Brano proposto:
Previdenza, solo pubblica frena la crescita

Il solo sistema a ripartizione non regge di fronte all'invecchiamento della popolazione, sostengono gli economisti del Cerm replicando alle critiche di Clericetti e Pizzuti. Il sistema multi-pilastro consente inoltre di bilanciare meglio la spesa per il sistema di welfare complessivo
Abbiamo letto i commenti di Carlo Clericetti e Roberto Felice Pizzuti e ci sentiamo coinvolti in una replica. Tentiamo di farlo sinteticamente, rifuggendo il più possibile da classificazioni del pensiero (di cui si fa sovente troppo leggero uso). Possiamo rassicurare che non abbiamo velleità di riscrivere in negativo l'economia del benessere. Né ci appartiene la abominevole tesi che la spesa sociale sia uno spreco (dove mai Pizzuti ha letto posizioni di questo genere nei nostri lavori?); al contrario, siamo sicuri essa sia, oltre che strumento di riconoscimento dei diritti, anche motore di crescita economica.
 
Con non poca amarezza osserviamo che la posizione a favore delle pensioni multipilastro è interpretata tout court come contraria al welfare system e alla coesione sociale. Non è così. In tutti i contributi sul tema (la maggior parte dei quali visionabili su www.cermlab.it), la riforma è stata sempre posta al centro di una riorganizzazione del welfare system che ne potenziasse efficienza ed efficacia. Il solo livello di spesa non è garanzia di diffusione del benessere. Conta la qualità della spesa, e in questa rientra sicuramente la sua diversificazione. Il multipilastro fornisce la via per compiere la riforma delle pensioni assieme al rafforzamento della spesa pubblica assicurativa e assistenziale che, nonostante integri più delle pensioni finalità redistributive e perequative, è in Italia storicamente debole e inferiore ai livelli dei Partner UE. In questi comparti di spesa la presenza del pubblico è essenziale, perché il mercato fallisce nel fornire quelle prestazioni (1).
 
Il sostegno della spesa sociale allo sviluppo è tanto maggiore quanto più la stessa non è, come in Italia, concentrata su una sola voce, le pensioni, a tutela del benessere nell'ultima fase della vita degli insider al sistema pensionistico, ma è articolata a presidio del benessere e dell'integrità psico-fisica di tutti i cittadini in tutte le fasi della vita.

Dati di domande spaziali:
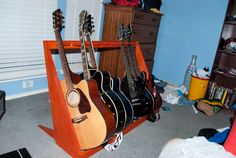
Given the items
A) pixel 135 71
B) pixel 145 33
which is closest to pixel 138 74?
pixel 135 71

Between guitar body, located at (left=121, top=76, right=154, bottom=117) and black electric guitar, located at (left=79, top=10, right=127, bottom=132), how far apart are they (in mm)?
302

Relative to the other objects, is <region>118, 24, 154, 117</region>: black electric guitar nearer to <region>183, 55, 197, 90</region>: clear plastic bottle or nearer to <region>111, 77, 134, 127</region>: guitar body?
<region>111, 77, 134, 127</region>: guitar body

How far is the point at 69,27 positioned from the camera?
2.88 meters

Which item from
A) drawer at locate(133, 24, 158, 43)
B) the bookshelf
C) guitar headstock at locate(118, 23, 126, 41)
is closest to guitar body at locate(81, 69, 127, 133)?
guitar headstock at locate(118, 23, 126, 41)

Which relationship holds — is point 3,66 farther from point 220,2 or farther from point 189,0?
point 220,2

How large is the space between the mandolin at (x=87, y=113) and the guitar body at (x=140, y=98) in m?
0.53

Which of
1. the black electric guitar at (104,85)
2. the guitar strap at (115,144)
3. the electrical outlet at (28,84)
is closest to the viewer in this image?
the black electric guitar at (104,85)

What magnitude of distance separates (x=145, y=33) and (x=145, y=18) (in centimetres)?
23

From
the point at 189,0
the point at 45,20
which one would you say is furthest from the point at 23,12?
the point at 189,0

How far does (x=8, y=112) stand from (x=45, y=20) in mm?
1157

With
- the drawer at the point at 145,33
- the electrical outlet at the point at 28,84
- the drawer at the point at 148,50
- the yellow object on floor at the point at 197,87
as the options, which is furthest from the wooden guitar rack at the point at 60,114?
the yellow object on floor at the point at 197,87

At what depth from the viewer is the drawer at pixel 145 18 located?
2936mm

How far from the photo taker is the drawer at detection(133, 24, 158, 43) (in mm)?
3050

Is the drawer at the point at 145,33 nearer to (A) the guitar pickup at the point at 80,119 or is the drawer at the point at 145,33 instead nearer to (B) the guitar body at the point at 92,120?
(B) the guitar body at the point at 92,120
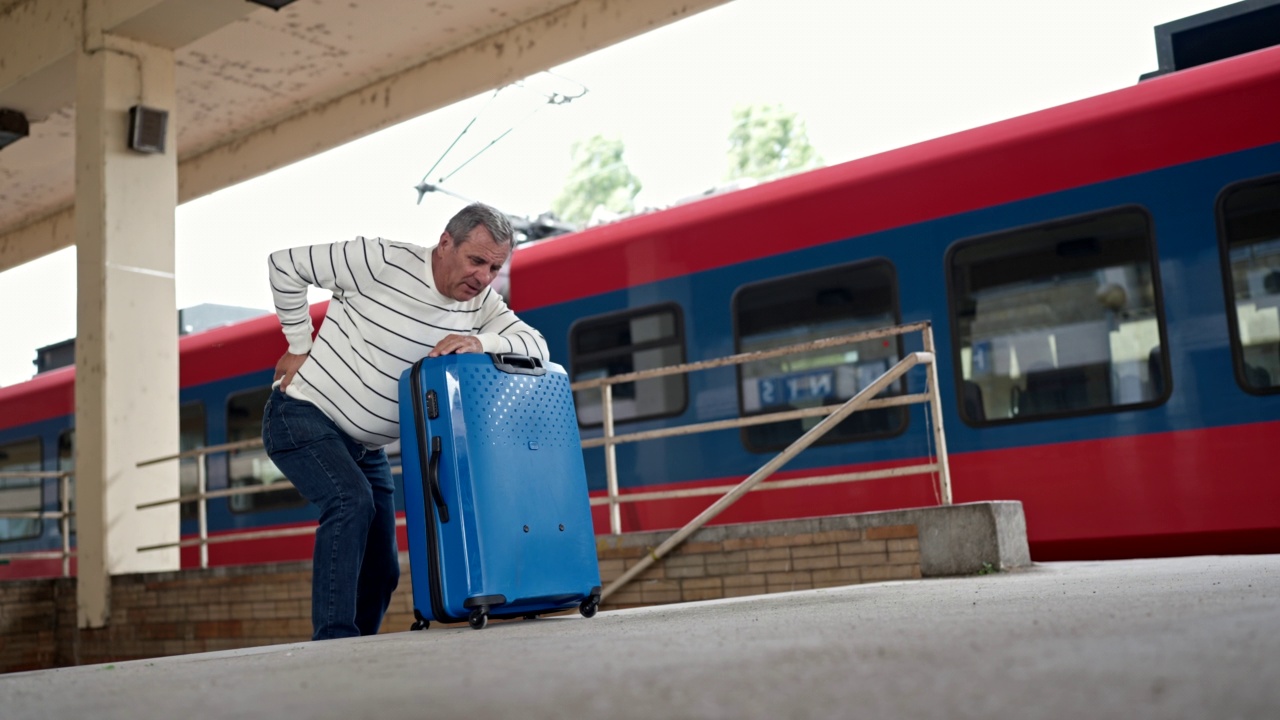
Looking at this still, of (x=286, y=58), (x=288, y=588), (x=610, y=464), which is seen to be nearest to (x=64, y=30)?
(x=286, y=58)

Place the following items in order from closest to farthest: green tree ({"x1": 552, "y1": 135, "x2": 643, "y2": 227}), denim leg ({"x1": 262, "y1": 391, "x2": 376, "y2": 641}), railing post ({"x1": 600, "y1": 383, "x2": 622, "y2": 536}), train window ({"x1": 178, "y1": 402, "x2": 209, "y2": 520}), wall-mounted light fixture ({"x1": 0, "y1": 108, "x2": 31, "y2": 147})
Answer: denim leg ({"x1": 262, "y1": 391, "x2": 376, "y2": 641}), railing post ({"x1": 600, "y1": 383, "x2": 622, "y2": 536}), wall-mounted light fixture ({"x1": 0, "y1": 108, "x2": 31, "y2": 147}), train window ({"x1": 178, "y1": 402, "x2": 209, "y2": 520}), green tree ({"x1": 552, "y1": 135, "x2": 643, "y2": 227})

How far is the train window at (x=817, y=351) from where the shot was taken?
716cm

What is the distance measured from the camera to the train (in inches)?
239

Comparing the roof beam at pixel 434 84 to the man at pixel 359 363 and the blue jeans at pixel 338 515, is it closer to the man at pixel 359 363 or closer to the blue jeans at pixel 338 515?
the man at pixel 359 363

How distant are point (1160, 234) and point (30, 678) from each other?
560 centimetres

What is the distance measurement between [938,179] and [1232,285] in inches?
68.3

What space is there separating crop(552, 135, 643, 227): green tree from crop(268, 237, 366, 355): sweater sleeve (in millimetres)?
44238

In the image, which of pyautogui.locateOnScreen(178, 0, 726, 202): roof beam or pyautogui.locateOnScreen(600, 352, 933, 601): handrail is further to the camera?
pyautogui.locateOnScreen(178, 0, 726, 202): roof beam

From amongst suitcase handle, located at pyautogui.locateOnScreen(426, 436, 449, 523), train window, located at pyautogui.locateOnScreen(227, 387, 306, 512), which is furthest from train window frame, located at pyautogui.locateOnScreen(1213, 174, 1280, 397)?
train window, located at pyautogui.locateOnScreen(227, 387, 306, 512)

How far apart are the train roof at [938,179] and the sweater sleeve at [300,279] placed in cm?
409

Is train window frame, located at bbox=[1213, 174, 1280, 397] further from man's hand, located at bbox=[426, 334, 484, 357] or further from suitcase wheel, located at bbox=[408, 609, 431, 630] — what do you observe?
suitcase wheel, located at bbox=[408, 609, 431, 630]

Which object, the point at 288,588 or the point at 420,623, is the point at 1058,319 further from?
the point at 288,588

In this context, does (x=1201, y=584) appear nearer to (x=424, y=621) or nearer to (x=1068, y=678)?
(x=1068, y=678)

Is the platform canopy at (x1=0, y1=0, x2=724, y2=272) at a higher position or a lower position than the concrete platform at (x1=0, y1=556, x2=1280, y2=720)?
higher
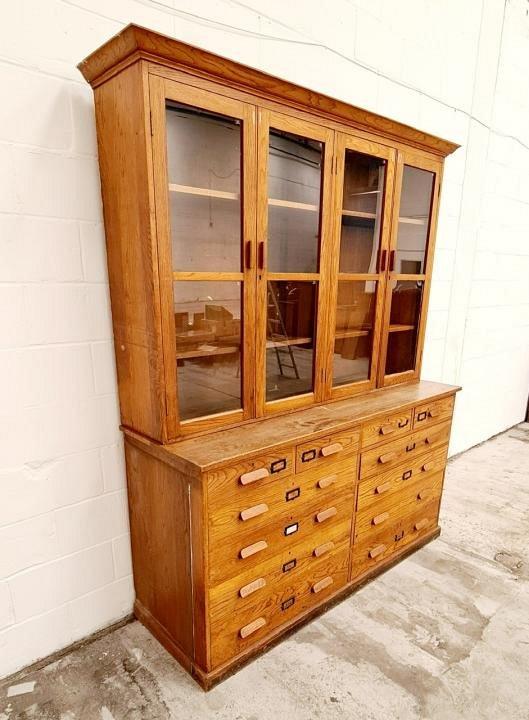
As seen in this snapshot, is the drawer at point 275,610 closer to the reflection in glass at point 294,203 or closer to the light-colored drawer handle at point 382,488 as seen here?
the light-colored drawer handle at point 382,488

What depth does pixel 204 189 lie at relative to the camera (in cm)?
146

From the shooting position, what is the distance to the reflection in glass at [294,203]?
1.61 metres

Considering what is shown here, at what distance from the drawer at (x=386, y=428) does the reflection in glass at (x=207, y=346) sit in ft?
2.09

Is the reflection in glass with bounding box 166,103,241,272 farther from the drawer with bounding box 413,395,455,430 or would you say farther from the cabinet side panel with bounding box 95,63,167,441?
the drawer with bounding box 413,395,455,430

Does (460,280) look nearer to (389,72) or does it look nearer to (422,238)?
(422,238)

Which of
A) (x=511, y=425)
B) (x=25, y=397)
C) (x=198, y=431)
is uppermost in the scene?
(x=25, y=397)

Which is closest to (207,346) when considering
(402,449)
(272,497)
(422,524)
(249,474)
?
(249,474)

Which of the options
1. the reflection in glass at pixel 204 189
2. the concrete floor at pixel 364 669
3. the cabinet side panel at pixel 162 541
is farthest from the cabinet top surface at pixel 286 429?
the concrete floor at pixel 364 669

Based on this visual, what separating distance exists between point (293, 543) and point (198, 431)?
62cm

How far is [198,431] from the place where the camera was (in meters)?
1.52

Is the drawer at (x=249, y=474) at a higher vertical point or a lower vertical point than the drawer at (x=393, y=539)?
higher

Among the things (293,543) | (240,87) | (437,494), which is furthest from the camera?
(437,494)

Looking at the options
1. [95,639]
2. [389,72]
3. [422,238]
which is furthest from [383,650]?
[389,72]

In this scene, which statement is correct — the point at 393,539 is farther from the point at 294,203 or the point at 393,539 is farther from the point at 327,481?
the point at 294,203
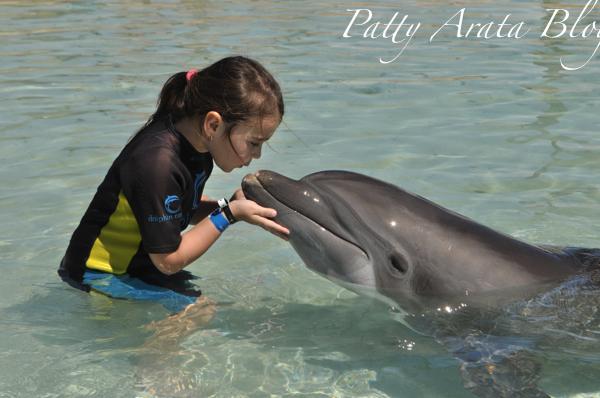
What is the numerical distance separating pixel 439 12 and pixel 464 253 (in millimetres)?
14899

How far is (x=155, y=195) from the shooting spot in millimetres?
5055

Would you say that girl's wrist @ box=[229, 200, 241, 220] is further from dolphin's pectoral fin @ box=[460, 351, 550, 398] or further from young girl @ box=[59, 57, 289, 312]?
dolphin's pectoral fin @ box=[460, 351, 550, 398]

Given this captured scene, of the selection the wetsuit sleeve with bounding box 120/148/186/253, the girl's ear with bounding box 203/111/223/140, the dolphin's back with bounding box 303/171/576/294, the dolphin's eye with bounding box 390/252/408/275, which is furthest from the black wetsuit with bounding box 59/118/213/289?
the dolphin's eye with bounding box 390/252/408/275

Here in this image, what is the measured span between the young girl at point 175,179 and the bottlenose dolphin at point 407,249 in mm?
183

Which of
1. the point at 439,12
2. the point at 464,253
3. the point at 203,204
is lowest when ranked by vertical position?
the point at 439,12

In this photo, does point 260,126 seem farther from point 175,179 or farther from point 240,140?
point 175,179

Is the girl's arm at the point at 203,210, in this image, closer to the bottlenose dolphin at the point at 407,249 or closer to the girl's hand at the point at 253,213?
the bottlenose dolphin at the point at 407,249

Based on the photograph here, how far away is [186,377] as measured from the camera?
16.8 ft

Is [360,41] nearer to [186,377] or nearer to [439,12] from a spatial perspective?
[439,12]

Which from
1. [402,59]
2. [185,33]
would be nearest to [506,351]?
[402,59]

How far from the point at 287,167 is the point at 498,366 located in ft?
13.9

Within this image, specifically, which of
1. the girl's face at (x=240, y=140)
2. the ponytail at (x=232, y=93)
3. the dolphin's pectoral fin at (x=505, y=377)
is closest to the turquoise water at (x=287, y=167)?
the dolphin's pectoral fin at (x=505, y=377)

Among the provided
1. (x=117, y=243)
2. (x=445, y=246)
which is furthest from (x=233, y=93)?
(x=445, y=246)

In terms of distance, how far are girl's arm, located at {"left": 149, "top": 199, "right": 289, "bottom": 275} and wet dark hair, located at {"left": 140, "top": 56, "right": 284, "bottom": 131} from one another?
464mm
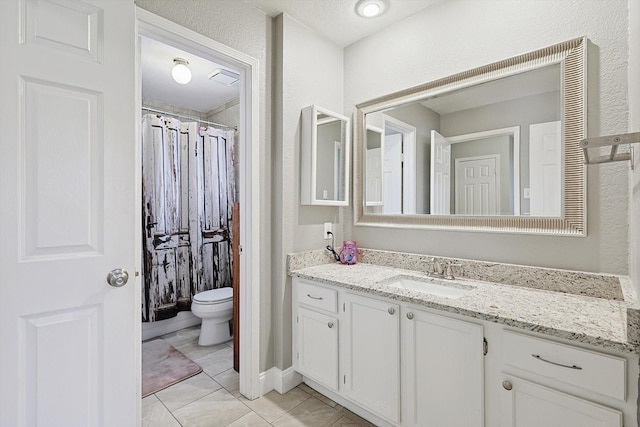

Attività da svolgere:
1. Riscrivi il brano sulla previdenza da "Il solo sistema" a "di crescita economica.", sostituendo "sistema a ripartizione" con "sistema pubblico".
2. Nel brano sulla previdenza, perché la presenza del pubblico è considerata essenziale nei comparti della spesa assicurativa e assistenziale?

Risposte alle attività:
1.
Il solo sistema pubblico non regge di fronte all'invecchiamento della popolazione, sostengono gli economisti del Cerm replicando alle critiche di Clericetti e Pizzuti. Il sistema multi-pilastro consente inoltre di bilanciare meglio la spesa per il sistema di welfare complessivo
Abbiamo letto i commenti di Carlo Clericetti e Roberto Felice Pizzuti e ci sentiamo coinvolti in una replica. Tentiamo di farlo sinteticamente, rifuggendo il più possibile da classificazioni del pensiero (di cui si fa sovente troppo leggero uso). Possiamo rassicurare che non abbiamo velleità di riscrivere in negativo l'economia del benessere. Né ci appartiene la abominevole tesi che la spesa sociale sia uno spreco (dove mai Pizzuti ha letto posizioni di questo genere nei nostri lavori?); al contrario, siamo sicuri essa sia, oltre che strumento di riconoscimento dei diritti, anche motore di crescita economica.

2. Perché il mercato fallisce nel fornire quelle prestazioni.